--- Selected excerpt ---
★ ★ ★

In the scripts folder: nano trim_round2_QC_PolyGTrimmed.sh
#!/usr/bin/env bash
#SBATCH --export=NONE
#SBATCH --nodes=1 --ntasks-per-node=5
#SBATCH --partition=uri-cpu
#SBATCH --no-requeue
#SBATCH --mem=200GB
#SBATCH -t 24:00:00
#SBATCH --mail-type=BEGIN,END,FAIL #email you when job starts, stops and/or fails
#SBATCH -o slurm-%j.out
#SBATCH -e slurm-%j.error
#SBATCH -D /work/pi_hputnam_uri_edu/jillashey/Mcap_2023/polyA/scripts
# load modules needed
#module load parallel/20240822
module load fastqc/0.12.1
cd /work/pi_hputnam_uri_edu/jillashey/Mcap_2023/polyA/data/raw
fastqc *PolyGTrimmed.fastq.gz -o /work/pi_hputnam_uri_edu/jillashey/Mcap_2023/polyA/output/fastqc/trim_round2_PolyGTrimmed
echo "fastqc complete" $(date)
# Load MultiQC modules
module load uri/main
module load all/MultiQC/1.12-foss-2021b
cd /work/pi_hputnam_uri_edu/jillashey/Mcap_2023/polyA/output/fastqc/trim_round2_PolyGTrimmed
multiqc *
echo "MultiQC complete!" $(date)
Submitted batch job 33173364. Here, we see that the reads are still 150bp long and adapter is still present.

★ ★ ★

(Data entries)
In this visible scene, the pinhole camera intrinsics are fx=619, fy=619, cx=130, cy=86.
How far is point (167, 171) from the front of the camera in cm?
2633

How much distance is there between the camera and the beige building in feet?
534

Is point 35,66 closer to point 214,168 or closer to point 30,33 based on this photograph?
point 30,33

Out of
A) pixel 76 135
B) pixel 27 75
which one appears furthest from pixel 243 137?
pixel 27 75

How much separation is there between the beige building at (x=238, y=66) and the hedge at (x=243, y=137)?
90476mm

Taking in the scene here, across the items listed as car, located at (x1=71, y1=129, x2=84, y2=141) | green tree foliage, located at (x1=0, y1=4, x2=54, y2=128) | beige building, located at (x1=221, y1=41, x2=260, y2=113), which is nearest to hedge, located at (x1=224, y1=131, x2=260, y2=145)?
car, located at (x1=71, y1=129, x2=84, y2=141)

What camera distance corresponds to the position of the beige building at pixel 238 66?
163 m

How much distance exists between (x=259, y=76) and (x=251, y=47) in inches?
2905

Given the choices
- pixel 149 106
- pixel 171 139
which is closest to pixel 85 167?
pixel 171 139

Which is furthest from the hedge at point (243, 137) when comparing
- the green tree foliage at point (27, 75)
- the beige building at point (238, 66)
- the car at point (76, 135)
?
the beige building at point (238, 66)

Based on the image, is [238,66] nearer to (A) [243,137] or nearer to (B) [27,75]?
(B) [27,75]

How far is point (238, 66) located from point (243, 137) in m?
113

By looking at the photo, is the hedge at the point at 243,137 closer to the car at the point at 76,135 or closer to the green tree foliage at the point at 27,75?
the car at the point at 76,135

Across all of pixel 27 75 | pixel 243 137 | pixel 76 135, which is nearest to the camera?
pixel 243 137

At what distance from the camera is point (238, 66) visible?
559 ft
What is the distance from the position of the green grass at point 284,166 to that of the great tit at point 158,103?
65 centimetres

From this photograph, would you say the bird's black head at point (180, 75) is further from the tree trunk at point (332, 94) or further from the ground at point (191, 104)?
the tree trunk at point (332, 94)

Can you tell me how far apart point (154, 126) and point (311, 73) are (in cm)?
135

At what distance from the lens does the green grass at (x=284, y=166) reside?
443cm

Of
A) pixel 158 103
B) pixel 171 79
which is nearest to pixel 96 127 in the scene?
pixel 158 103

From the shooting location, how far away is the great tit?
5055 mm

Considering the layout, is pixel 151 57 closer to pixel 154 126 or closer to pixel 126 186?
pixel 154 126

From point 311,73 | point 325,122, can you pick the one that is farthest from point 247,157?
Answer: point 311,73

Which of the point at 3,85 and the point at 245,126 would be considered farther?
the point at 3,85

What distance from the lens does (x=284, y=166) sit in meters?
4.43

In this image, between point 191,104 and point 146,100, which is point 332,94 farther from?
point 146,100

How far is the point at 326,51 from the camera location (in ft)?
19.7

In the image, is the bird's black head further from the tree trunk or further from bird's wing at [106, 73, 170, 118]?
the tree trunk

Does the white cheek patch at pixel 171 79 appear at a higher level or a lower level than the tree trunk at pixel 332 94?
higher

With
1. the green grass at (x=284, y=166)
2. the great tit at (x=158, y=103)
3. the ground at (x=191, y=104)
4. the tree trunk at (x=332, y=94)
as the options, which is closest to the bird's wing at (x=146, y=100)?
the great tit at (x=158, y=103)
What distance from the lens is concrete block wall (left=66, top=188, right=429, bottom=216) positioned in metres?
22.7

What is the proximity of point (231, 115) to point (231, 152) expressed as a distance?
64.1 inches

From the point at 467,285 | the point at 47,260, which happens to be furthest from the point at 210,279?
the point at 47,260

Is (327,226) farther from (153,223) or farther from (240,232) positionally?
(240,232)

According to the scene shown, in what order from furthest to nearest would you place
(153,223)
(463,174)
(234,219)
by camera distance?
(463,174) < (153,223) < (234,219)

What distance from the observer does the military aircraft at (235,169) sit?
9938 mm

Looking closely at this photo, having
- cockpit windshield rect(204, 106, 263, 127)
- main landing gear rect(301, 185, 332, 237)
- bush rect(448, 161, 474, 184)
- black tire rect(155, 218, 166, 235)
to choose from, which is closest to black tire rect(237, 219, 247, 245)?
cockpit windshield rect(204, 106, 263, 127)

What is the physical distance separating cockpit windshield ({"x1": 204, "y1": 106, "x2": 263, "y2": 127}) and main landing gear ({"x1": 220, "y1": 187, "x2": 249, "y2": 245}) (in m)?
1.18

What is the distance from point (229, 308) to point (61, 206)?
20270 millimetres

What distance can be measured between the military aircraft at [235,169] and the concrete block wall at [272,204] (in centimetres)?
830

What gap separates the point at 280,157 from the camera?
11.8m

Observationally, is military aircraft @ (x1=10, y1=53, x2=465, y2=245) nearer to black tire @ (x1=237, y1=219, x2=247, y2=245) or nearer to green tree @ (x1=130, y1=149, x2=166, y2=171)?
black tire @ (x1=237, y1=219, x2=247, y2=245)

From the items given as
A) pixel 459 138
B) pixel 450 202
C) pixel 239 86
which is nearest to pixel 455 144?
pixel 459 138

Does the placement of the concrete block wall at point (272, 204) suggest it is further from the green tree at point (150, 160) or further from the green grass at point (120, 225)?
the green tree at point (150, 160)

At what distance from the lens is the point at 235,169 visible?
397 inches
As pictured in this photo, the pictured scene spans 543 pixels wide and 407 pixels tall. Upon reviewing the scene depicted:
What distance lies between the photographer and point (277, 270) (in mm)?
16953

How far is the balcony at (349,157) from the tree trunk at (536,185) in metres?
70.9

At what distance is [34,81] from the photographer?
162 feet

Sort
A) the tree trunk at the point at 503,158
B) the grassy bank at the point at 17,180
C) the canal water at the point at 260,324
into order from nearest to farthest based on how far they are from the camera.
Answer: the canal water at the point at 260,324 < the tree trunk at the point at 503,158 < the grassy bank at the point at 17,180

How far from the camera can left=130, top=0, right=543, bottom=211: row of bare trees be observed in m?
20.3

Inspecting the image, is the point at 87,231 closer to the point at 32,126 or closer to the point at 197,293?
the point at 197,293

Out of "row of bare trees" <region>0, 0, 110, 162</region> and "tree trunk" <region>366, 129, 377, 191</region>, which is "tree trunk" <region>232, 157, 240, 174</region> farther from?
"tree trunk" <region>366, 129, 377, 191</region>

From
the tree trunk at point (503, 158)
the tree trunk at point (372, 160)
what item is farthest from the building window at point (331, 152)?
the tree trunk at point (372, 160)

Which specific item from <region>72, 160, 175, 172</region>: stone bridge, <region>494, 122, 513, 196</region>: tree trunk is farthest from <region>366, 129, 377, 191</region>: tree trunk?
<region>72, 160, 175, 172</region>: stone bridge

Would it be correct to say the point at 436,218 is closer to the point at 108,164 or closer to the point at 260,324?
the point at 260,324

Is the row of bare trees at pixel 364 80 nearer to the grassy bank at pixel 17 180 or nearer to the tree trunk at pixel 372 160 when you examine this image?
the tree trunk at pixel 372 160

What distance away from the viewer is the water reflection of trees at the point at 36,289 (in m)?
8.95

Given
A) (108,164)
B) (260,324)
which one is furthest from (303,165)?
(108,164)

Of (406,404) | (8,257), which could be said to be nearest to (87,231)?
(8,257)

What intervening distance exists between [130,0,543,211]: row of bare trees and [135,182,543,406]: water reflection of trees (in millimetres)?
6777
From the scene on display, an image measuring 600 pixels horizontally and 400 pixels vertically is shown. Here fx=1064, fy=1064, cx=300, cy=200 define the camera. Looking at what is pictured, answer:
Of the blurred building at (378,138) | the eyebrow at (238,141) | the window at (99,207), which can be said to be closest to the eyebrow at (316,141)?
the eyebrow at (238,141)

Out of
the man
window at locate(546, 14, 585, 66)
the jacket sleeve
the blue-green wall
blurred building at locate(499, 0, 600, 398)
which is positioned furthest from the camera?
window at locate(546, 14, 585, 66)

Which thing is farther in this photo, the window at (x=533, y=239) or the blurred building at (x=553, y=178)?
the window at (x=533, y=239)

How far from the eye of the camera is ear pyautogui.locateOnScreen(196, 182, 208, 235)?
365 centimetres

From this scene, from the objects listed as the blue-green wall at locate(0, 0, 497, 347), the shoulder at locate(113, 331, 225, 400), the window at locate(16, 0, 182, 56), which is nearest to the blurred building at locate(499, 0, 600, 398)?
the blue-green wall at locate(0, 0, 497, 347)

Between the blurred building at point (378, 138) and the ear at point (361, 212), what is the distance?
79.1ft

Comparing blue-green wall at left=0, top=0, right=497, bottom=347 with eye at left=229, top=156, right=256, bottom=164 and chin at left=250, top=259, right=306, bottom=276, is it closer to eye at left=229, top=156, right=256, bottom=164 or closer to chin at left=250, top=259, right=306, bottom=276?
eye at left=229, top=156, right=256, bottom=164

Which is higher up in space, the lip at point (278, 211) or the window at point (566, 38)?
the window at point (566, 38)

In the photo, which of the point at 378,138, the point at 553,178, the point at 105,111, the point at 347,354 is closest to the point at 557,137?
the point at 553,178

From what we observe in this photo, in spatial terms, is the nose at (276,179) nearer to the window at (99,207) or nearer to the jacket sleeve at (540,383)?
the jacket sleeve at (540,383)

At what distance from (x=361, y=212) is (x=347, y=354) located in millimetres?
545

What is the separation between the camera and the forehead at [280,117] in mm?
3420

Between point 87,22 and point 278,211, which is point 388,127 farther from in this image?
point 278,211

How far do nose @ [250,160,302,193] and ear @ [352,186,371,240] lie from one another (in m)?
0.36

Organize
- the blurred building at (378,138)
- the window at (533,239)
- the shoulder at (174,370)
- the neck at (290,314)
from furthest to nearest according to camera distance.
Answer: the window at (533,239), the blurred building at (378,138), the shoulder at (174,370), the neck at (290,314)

★ ★ ★

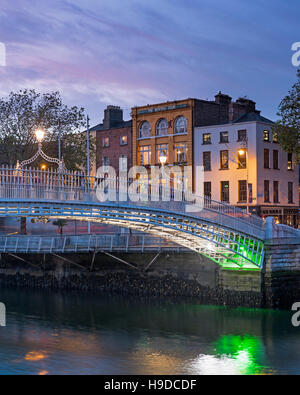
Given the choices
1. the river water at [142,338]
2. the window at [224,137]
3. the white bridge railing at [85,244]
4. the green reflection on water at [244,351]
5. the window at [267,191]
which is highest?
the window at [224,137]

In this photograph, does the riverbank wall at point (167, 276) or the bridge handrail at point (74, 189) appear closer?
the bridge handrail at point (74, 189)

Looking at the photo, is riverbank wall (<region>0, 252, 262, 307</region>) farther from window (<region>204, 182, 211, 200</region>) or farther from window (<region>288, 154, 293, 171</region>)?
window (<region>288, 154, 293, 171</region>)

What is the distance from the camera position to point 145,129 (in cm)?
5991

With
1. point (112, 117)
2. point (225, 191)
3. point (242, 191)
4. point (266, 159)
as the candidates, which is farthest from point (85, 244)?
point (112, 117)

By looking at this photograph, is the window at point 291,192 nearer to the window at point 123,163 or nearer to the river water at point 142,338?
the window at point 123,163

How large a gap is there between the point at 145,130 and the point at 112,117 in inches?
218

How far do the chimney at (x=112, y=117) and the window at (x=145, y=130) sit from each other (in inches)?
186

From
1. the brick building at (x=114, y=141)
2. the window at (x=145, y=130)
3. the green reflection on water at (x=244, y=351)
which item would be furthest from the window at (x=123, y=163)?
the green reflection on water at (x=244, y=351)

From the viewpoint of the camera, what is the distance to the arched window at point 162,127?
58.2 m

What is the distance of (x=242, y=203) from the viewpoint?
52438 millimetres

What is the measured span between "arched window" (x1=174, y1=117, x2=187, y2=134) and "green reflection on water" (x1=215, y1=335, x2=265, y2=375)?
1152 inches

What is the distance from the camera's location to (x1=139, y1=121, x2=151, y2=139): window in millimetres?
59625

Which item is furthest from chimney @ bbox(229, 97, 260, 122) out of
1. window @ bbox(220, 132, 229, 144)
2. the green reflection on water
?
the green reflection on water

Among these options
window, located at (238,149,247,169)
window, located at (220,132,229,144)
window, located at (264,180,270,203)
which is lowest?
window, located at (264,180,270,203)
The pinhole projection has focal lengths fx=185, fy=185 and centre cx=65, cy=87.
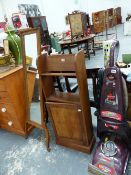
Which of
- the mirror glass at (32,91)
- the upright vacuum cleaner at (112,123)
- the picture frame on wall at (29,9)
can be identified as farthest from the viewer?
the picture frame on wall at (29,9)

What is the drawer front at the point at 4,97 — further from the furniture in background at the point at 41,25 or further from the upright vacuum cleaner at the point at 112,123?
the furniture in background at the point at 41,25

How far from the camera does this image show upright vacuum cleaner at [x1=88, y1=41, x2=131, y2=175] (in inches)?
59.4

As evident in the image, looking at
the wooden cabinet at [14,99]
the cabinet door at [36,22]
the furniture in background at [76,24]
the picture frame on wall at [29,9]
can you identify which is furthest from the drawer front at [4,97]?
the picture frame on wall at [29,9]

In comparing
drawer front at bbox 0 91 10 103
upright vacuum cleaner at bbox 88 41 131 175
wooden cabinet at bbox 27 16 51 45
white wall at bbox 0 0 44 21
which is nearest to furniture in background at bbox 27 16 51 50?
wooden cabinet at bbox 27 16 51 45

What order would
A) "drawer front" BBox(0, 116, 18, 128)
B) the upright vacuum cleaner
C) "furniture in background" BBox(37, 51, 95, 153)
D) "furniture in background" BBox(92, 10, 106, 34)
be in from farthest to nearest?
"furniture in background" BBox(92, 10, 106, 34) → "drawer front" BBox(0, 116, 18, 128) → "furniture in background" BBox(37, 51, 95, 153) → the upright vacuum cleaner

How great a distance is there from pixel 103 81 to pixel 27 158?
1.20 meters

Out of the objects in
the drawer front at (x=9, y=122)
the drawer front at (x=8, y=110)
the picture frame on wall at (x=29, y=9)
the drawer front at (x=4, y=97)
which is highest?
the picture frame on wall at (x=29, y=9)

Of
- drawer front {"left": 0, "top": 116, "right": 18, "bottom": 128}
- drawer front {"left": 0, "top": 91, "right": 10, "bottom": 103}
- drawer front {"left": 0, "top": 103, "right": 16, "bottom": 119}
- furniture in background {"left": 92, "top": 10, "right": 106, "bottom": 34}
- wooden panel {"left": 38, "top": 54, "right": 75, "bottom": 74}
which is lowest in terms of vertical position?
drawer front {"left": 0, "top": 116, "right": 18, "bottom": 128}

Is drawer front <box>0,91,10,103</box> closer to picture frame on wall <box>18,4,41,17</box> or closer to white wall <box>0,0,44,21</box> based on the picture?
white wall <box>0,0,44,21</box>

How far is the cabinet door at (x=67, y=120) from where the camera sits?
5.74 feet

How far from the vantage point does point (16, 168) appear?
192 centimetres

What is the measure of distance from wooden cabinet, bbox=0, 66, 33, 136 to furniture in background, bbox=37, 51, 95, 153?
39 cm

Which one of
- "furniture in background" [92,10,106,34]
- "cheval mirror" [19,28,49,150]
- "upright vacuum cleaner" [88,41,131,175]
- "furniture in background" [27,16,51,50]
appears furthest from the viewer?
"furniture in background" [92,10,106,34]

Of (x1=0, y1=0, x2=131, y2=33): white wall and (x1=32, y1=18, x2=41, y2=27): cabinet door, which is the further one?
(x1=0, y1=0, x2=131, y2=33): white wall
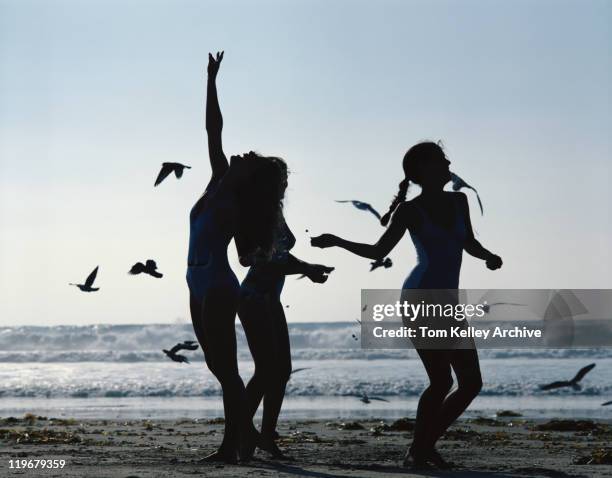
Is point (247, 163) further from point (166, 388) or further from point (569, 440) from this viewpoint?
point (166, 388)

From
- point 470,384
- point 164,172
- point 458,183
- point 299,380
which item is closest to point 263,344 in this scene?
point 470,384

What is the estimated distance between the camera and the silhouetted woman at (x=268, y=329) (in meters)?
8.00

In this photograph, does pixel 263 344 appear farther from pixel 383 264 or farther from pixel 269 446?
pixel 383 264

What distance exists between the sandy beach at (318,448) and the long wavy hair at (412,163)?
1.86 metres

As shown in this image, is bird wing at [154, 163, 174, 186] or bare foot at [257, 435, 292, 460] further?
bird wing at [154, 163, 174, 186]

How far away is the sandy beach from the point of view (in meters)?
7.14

★ ★ ★

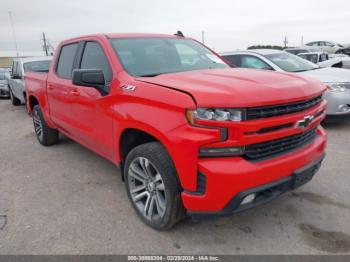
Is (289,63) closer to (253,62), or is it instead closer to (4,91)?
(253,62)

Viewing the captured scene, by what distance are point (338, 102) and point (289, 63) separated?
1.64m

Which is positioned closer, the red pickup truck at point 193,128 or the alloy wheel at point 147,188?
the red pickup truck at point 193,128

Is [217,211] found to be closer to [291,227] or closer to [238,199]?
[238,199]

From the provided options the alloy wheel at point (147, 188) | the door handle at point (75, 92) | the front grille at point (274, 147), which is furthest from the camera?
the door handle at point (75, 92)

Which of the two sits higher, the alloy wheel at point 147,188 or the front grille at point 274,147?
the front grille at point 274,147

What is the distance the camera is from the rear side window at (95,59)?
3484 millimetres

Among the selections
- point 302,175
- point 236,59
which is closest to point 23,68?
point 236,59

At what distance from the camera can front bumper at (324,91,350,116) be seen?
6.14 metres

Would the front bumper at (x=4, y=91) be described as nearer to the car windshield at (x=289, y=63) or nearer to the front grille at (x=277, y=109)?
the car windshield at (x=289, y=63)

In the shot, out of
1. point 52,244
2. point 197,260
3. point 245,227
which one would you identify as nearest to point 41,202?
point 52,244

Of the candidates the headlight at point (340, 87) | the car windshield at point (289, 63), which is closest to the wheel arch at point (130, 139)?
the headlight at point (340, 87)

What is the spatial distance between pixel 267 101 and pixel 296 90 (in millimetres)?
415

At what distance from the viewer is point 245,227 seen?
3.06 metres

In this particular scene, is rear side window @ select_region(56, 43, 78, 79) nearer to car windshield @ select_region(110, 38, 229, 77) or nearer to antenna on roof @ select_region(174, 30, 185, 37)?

★ ★ ★

--- Exercise aim ---
Transcribe the FastQC script excerpt from "# Load MultiQC" to "is still present.".

--- Task response ---
# Load MultiQC modules
module load uri/main
module load all/MultiQC/1.12-foss-2021b
cd /work/pi_hputnam_uri_edu/jillashey/Mcap_2023/polyA/output/fastqc/trim_round2_PolyGTrimmed
multiqc *
echo "MultiQC complete!" $(date)
Submitted batch job 33173364. Here, we see that the reads are still 150bp long and adapter is still present.